What makes a firearm a "Musket"?
My interest in black powder firearms is increasing. I started with a cap and ball Walker-Colt replica and then moved on to BP cartridge loads in my replica (Perdersoli) 45-70 1874 Sharps, and my replica (Uberti) 45 long colt model P. I also just picked up a Pedersoli replica .54 cal Hawken muzzle loader. My next acquisitions will be a single shot percussion muzzle loading pistol and eventually a flintlock Kentucky style rifle.
As I try to learn more about the different types of the old style long guns, I am a bit confused as to what defines a "musket". I had originally thought that this was a generic term for a smooth bore muzzle loading shoulder fired weapon. But I have seen the term "musket" applied to late 1800's to early 1900's bolt and lever action cartridge rifles, and even to a muzzle loding pistol. The only thing that seems "common" to the firearms I have seen with the "musket" description is that they have all had the full stocks (out to within inches of the muzzle).

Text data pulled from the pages
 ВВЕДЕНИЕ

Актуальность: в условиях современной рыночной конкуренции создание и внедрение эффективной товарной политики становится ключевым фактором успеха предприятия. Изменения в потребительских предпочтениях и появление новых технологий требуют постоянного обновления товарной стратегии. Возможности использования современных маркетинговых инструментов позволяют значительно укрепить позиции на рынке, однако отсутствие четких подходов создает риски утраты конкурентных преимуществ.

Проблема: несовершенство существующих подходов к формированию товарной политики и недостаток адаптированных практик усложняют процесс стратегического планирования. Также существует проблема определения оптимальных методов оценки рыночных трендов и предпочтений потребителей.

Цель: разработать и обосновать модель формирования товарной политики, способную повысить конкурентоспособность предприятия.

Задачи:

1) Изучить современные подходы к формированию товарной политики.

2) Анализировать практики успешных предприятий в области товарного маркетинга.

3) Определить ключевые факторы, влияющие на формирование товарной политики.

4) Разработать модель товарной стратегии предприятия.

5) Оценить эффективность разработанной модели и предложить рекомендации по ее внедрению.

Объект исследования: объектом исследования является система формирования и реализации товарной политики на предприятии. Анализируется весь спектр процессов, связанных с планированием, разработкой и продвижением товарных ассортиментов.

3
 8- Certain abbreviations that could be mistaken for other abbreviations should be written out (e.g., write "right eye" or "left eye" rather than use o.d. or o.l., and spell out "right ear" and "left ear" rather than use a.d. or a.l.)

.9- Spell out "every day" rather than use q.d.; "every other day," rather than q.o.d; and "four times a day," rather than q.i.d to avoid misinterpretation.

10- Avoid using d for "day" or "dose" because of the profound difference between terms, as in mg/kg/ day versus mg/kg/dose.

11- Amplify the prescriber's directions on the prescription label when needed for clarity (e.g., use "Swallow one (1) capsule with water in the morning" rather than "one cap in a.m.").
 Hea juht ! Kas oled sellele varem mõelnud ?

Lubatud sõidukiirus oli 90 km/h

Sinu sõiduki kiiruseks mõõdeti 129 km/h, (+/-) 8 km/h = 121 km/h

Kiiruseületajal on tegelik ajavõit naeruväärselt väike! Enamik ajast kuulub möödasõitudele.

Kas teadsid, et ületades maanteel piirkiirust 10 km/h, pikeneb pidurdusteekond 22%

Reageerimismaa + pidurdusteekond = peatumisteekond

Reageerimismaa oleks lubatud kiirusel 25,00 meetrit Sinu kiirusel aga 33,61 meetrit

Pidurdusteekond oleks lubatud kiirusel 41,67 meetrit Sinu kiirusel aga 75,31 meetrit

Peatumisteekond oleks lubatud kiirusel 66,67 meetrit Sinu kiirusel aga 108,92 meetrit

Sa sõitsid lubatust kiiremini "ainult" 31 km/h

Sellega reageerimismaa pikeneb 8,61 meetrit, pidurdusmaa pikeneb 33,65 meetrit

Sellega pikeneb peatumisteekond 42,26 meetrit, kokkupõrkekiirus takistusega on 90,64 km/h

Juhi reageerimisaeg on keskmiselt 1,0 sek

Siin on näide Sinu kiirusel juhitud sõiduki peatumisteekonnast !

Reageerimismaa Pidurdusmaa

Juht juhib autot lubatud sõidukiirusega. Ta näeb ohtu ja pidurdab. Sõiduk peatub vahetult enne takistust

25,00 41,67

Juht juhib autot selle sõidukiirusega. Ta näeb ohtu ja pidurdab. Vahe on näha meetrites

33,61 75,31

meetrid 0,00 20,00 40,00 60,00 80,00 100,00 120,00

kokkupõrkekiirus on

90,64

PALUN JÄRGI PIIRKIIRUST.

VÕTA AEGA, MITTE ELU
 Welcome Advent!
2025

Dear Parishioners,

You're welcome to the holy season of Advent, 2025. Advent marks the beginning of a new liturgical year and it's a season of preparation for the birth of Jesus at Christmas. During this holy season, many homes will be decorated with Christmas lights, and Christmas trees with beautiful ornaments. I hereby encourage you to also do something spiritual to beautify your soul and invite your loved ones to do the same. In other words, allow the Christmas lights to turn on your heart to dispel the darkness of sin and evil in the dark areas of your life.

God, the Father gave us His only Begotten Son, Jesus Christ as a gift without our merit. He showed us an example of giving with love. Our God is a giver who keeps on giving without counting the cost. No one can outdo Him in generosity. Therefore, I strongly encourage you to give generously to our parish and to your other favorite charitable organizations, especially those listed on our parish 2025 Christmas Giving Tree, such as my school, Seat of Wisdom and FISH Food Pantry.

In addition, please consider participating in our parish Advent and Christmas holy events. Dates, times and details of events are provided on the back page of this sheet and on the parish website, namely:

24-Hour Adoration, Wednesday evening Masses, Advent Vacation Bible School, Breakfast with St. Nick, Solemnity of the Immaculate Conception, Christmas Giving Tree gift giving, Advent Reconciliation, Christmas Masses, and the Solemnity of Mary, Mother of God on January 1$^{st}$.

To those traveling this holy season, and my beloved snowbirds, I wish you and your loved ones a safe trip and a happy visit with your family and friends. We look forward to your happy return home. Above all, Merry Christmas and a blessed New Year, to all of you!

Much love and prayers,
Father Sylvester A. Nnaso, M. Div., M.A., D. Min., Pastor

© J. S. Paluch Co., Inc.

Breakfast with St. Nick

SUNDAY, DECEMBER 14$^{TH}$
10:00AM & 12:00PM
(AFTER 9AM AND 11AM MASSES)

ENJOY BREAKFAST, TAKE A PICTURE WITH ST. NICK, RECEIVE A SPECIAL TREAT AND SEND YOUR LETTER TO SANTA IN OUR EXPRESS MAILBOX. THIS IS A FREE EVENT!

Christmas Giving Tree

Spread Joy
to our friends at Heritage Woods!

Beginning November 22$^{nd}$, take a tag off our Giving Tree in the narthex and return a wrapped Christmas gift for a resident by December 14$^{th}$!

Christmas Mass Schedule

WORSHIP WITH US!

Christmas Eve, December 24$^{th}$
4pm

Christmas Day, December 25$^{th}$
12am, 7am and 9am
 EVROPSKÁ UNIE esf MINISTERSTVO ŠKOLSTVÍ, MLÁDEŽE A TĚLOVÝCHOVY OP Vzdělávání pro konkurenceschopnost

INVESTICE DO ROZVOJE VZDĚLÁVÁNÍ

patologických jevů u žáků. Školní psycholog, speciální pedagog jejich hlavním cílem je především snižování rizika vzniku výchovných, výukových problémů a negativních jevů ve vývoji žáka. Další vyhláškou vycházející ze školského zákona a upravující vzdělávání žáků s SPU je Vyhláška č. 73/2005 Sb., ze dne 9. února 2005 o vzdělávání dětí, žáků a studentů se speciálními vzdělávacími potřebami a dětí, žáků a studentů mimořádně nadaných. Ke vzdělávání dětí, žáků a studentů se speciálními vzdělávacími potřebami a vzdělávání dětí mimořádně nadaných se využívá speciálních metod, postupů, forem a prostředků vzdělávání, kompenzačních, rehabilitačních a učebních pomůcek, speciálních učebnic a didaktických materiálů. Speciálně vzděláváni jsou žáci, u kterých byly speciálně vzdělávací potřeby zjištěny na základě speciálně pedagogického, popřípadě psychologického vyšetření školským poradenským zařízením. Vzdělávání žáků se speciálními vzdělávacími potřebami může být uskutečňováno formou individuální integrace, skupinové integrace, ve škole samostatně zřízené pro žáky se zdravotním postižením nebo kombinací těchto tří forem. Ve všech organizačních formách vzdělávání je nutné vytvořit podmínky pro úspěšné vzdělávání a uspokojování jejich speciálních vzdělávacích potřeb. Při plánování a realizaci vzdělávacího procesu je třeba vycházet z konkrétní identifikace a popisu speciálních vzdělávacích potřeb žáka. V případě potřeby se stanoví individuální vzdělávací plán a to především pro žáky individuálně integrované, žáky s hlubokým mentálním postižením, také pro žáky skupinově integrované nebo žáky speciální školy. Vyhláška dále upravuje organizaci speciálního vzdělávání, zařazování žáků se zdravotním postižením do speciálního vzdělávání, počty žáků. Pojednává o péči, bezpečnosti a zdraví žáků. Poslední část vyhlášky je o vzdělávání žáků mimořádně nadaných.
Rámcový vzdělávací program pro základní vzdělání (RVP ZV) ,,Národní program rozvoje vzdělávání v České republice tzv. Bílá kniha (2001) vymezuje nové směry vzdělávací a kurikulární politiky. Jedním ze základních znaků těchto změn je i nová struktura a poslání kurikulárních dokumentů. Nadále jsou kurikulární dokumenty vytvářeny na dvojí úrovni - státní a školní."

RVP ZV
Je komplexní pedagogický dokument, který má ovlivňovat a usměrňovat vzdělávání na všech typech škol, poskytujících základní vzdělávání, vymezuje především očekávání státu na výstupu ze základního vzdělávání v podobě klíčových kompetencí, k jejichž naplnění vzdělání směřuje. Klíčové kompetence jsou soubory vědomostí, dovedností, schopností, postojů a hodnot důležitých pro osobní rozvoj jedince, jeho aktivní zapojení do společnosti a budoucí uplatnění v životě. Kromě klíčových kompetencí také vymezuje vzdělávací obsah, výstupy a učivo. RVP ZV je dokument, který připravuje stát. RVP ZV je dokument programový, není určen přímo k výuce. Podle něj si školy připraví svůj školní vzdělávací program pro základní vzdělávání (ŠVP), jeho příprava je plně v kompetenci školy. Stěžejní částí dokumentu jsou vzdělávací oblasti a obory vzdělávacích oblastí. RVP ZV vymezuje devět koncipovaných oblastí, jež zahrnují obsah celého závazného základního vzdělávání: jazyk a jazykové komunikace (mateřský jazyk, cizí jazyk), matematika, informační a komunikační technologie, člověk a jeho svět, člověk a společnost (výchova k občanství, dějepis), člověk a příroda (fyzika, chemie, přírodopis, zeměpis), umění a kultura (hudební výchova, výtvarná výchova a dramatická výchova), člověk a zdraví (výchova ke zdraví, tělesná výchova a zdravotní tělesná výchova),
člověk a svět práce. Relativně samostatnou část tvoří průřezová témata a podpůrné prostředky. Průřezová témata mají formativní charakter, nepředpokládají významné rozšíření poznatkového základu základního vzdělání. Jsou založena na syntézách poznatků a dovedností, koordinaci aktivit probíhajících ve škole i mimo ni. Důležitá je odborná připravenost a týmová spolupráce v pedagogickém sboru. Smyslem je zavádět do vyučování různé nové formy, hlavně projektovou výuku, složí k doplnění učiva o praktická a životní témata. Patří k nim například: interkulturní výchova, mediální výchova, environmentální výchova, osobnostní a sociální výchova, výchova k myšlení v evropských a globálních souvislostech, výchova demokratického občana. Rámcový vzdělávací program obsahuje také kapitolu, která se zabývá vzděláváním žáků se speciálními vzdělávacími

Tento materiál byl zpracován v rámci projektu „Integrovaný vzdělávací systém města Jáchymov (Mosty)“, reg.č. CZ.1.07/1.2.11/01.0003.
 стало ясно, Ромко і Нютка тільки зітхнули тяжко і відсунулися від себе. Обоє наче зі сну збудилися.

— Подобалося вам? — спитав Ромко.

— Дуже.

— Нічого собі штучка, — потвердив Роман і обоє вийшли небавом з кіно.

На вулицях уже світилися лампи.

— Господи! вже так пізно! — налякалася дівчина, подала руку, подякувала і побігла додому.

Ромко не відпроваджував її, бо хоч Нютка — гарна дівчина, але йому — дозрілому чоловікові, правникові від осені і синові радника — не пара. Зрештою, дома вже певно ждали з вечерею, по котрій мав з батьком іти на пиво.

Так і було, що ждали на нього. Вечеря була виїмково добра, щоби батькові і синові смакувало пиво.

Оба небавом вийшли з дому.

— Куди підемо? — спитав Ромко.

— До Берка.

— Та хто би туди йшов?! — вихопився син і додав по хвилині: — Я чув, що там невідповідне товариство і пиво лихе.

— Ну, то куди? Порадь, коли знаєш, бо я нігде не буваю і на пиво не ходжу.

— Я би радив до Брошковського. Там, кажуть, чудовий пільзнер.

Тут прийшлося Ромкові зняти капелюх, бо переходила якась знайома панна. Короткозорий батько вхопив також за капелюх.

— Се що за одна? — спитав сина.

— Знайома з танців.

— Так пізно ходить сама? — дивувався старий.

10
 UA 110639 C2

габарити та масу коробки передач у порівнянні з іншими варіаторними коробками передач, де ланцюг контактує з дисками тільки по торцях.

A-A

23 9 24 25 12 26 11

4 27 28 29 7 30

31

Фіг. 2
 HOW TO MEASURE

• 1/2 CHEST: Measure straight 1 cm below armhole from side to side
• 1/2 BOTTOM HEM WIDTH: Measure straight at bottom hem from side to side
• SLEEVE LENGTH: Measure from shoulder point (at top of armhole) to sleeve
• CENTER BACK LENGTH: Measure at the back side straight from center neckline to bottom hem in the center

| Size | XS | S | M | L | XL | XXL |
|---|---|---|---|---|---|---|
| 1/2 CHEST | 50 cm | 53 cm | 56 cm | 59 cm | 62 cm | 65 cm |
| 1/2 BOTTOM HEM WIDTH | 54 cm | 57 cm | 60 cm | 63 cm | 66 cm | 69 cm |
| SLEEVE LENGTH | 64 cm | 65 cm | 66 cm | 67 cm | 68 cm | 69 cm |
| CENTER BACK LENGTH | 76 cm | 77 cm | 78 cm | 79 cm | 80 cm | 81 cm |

**PROBLEM TO WORK ON**. Extend the post asking what makes a firearm a "musket," picking up after its last sentence. None of the data above is needed for this.

**RESPONSE AREA**.
Then there is the term "rifled musket", I am guessing that the "rifled muskets" were originally smooth bore guns that were either manufactured with, or modified to have, shallow rifling so as to use the minnnie balls in the 1860's era. But that's just my guess. I'd like to have a better understanding of these terms as as to have a better understand of the history and the evolution of the firearms.
Thanks in advance,
Hey, don't forget about "musketoons!" :D
My understanding of this term is much the same as you have described. I suspect that there is a deal of variance in its usage depending on time & place.
I see the same sort of confusing variance in nomenclature surrounding European staff weapons of the Middle Ages & renaissance.
I hope this is helpful, but I am eager to hear what others have to say on this interesting topic.
I also posted this question on the Muzzleloader's forum.
There were a lot of responses there, and to view this post go to:
Traditional Muzzleloading Forum Flintlock Musket Reenactor under firearms / smoothbore
What makes a firearm a musket?
What makes a firearm a "musket" is the lack of "rifling" (spiral grooves cut into the inside of the barrel to make the bullet spin on exiting the barrel for greater distance and accuracy.)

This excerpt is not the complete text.